Re: [PATCH/RFC] arm64: pmu: add Qualcomm Technologies extensions

From: Mark Rutland
Date: Wed Mar 01 2017 - 13:35:34 EST


Hi Neil,

On Wed, Mar 01, 2017 at 11:18:05AM -0500, Neil Leeder wrote:
> Adds CPU PMU perf events support for Qualcomm Technologies' Falkor CPU.
>
> The Qualcomm Technologies CPU PMU is named qcom_pmuv3 and provides
> extensions to the architected PMU events.

Is this is a strict superset of PMUv3 (that could validly be treated as
just PMUv3), or do those IMP DEF parts need to be poked to use this at
all?

What is reported by ID_AA64DFR0_EL1.PMUVer on these CPUs?
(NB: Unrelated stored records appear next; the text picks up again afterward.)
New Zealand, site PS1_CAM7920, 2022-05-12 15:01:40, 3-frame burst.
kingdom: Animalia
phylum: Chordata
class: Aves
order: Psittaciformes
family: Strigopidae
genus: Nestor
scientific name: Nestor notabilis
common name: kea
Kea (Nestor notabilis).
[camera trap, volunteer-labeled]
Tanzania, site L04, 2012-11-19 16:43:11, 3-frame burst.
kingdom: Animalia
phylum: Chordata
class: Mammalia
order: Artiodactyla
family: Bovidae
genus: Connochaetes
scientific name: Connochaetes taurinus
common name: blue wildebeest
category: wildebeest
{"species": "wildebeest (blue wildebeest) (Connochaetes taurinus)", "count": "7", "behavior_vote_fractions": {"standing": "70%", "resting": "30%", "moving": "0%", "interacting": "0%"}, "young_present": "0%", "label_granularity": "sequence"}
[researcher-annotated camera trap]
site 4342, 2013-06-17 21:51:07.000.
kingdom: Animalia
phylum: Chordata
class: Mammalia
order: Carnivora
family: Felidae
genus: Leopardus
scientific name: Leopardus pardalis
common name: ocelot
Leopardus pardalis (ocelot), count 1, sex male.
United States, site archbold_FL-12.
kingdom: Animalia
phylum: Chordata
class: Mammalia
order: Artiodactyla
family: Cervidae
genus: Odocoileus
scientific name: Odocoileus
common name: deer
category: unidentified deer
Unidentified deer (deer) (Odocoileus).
Quite frankly, I'm less than thrilled about the prospect of
IMPLEMENTATION DEFINED CPU PMUs that fall outside of the architected PMU
model, especially for ACPI systems where the raison d'Ãtre is standards
and uniformity, and where we have no sensible mechanism to provide
information regarding IMPLEMENTATION DEFINED functionality.

This has knock-on effects for other things, like userspace PMU access
and/or virtualization, and this multiplies the support effort.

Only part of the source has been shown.